## Information shown
%%

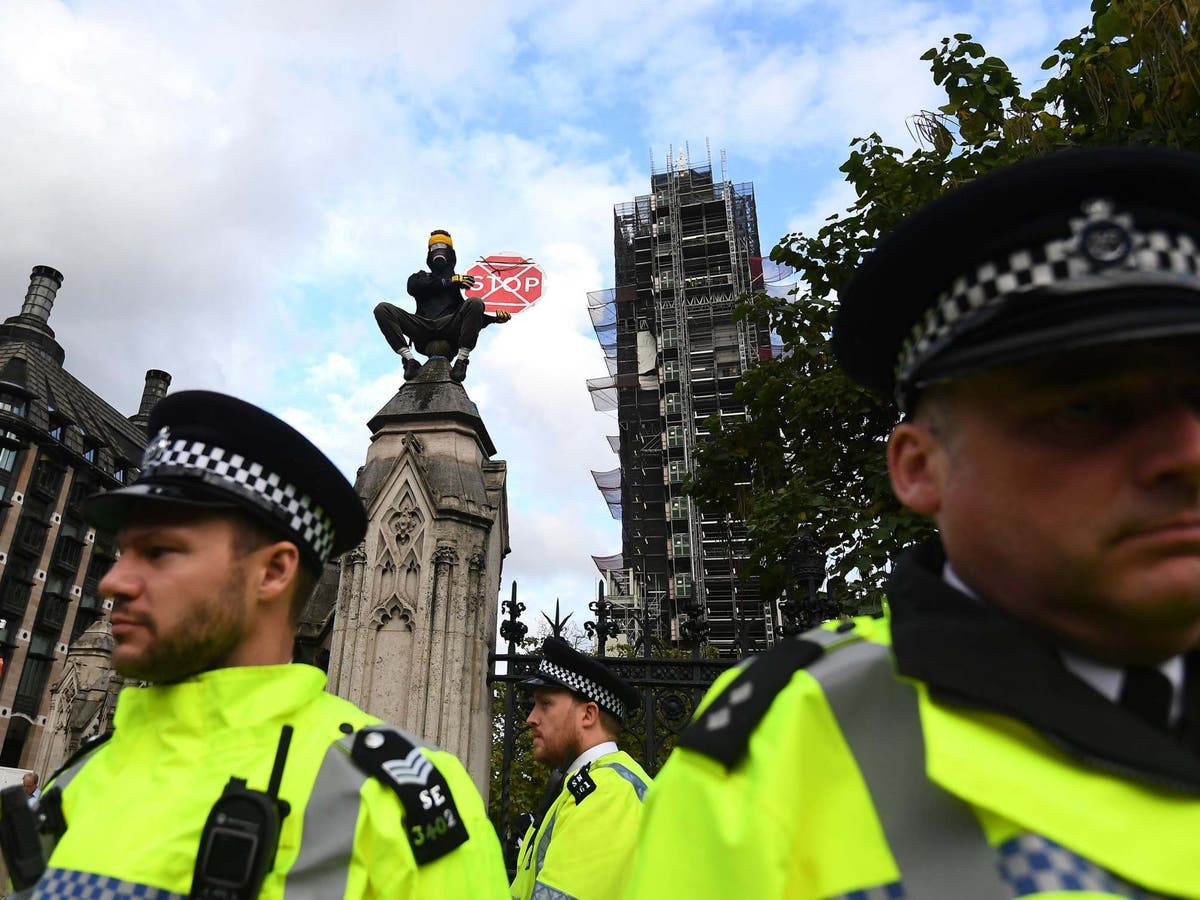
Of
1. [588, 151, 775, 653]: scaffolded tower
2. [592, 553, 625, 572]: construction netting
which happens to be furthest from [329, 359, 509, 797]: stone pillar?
[592, 553, 625, 572]: construction netting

%%

## Set problem
In the listing above, switch "stone pillar" to "brick column" and change nothing else. Leave the picture out of your answer.

## Solution to this problem
Of
1. [588, 151, 775, 653]: scaffolded tower
2. [592, 553, 625, 572]: construction netting
which happens to be furthest from [329, 359, 509, 797]: brick column?
[592, 553, 625, 572]: construction netting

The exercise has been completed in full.